First Department of Internal Medicine, Gunma University School of Medicine, 3–39-22, Maebashi Gunma, 371, Japan

Address all correspondence and requests for reprints to: Noriyuki Sato, M.D., Ph.D., First Department of Internal Medicine, Gunma University School of Medicine, 3–39-22, Showa, Maebashi, Gunma, 371, Japan. E-mail: satonori{at}sb.gunma-u.sc.jp

Neutrophil function is impaired by a known mechanism in diabetic patients, thus increasing susceptibility to infections. We studied the effect of epalrestat, an aldose reductase inhibitor, on the generation of oxygen-derived free radicals and cytosolic sorbitol concentration in neutrophils from streptozotocin-induced diabetic rats. There were four groups: treated and untreated control and diabetic rats. Treated groups were given 0.075% epalrestat in their diet for 4 weeks from the induction of diabetes and were untreated for the subsequent 4 weeks. Oxygen radicals were measured as chemiluminescence amplified by a luciferin analog [Cypridina luciferin analog-dependent chemiluminescence (CLA-DCL), which is dependent on O₂^- generation] and luminol (L)-DCL, which is highly dependent on OCl^- generation) in response to formyl-methonyl-leucyl-phenylalanine. Diabetes resulted in a significant decrease in CLA/L-DCL and a significant increase in sorbitol (P < 0.01); there was a negative correlation between sorbitol and CLA-DCL (P < 0.05) in diabetic groups. The 4-week treatment with epalrestat in the diabetic group completely prevented the increase in sorbitol and partially improved the CLA-DCL, although L-DCL was not significantly affected.
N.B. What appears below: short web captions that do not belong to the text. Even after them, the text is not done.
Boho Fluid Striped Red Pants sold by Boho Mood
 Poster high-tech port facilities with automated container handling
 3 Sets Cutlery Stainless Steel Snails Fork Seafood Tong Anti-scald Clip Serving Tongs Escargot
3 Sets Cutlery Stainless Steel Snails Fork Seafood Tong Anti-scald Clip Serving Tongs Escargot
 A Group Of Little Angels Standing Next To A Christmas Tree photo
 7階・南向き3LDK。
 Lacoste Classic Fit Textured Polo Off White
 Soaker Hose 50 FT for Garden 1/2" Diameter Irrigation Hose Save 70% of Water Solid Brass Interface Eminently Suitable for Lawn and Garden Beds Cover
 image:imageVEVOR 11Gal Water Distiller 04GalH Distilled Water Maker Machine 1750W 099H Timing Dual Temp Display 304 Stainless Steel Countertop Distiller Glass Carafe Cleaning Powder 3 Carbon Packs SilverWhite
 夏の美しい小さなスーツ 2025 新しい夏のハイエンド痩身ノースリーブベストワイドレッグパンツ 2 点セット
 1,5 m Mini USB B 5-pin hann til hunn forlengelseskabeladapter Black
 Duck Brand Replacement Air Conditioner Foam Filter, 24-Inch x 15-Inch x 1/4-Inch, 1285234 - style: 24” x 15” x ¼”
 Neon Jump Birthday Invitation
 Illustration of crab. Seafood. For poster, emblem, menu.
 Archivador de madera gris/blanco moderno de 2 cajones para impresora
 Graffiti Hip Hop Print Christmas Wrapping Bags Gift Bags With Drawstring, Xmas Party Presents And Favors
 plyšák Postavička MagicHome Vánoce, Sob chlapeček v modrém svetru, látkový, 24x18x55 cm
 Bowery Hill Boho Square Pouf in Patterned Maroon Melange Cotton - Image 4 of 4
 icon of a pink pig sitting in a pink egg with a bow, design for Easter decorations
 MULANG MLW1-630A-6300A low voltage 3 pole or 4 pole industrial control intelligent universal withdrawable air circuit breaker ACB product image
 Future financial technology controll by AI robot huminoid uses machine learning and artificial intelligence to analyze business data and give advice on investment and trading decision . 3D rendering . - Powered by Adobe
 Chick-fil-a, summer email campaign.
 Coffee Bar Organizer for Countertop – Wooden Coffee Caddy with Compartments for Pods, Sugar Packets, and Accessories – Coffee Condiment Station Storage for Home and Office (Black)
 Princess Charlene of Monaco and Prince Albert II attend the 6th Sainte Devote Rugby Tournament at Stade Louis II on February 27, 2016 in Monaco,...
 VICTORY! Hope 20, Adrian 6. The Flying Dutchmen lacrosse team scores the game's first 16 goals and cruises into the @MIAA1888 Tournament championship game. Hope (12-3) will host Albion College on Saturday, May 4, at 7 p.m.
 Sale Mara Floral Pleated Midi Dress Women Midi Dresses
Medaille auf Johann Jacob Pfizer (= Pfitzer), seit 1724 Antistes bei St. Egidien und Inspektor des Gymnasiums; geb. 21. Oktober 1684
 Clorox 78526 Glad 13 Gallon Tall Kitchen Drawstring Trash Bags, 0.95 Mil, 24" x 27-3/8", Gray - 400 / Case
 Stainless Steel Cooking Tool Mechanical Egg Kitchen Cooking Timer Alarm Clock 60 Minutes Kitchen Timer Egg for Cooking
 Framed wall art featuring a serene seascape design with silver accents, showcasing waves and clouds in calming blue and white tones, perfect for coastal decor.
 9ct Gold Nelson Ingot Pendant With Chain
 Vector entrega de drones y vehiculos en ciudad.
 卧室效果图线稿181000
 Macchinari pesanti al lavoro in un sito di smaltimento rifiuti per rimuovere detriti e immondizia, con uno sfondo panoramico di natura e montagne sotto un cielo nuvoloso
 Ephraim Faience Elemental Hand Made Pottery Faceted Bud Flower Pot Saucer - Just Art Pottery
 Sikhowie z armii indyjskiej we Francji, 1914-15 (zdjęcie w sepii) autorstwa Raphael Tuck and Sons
After 4 weeks off treatment, CLA-DCL decreased and sorbitol increased. Treatment had no effect on serum insulin or glucose concentration. We conclude that an increase in sorbitol in neutrophils causes, in part, an impaired generation of O₂^-. Epalrestat improves the impaired O₂^- generation by preventing the sorbitol increase in streptozotocin-induced diabetic rats.